[Ireland In The New Century by Horace Plunkett]@TWC D-Link book
Ireland In The New Century

CHAPTER I
15/29

Briefly stated, the view prevails in Ireland that in dealing with questions affecting our material well-being, the government of our country by the English was, in the past, characterised by an unenlightened self-interest.

Thoughtful Englishmen admit this charge, but they say that the past referred to is beyond living memory and should now be buried.

The Irish mind replies that the life of a nation is not to be measured by the life of individuals, and that a wrong inflicted by a Government upon a community entitles those who inherit the consequences of the injury to claim reparation at the hands of those who inherit the government.

With this attitude on the part of the Irish mind I am not only most heartily in sympathy, but I find every Englishman who understands the situation equally so.

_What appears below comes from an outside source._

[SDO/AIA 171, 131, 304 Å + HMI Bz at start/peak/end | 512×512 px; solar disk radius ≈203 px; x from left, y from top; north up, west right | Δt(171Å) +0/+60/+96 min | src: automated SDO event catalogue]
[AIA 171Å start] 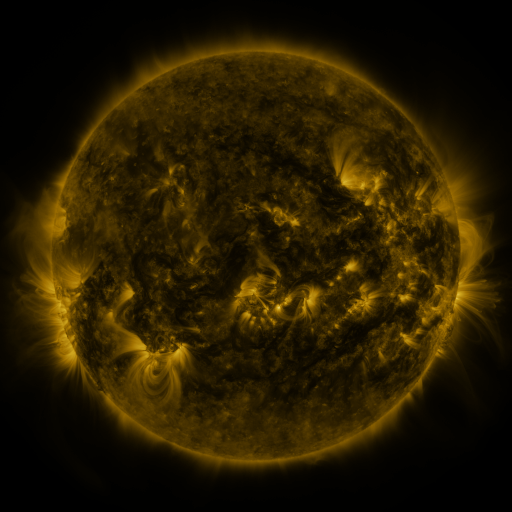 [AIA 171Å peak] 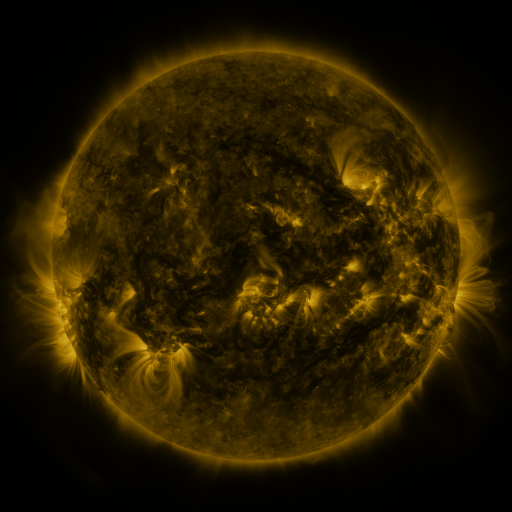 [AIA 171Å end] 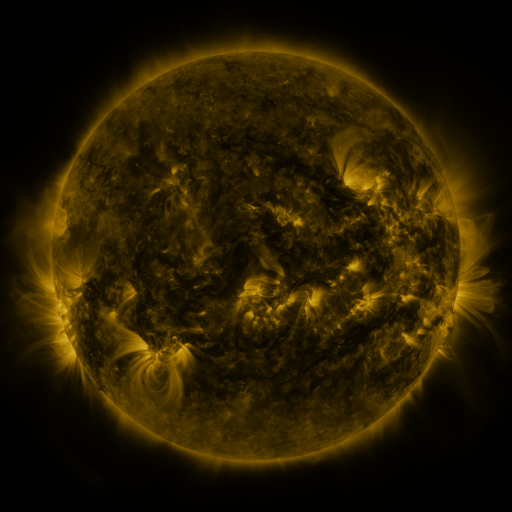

In the later portions of this book it will be shown that practical recognition, in no small measure, has been given by England to the righteousness of this part of the Irish case, and that if the effect thus produced has not found as full an outward expression as might have been expected, the Irish people have at any rate responded to the new treatment in a manner which must, in no distant future, bring about a better understanding.
The only historical causes of our present discontents to which I need now particularly refer, are the commercial restrictions and the land system of the past, which stand out from the long list of Irish grievances as those for which their victims were the least responsible.
No one can be more anxious than I am that we should cease to be for ever seeking in the past excuses for our present failures.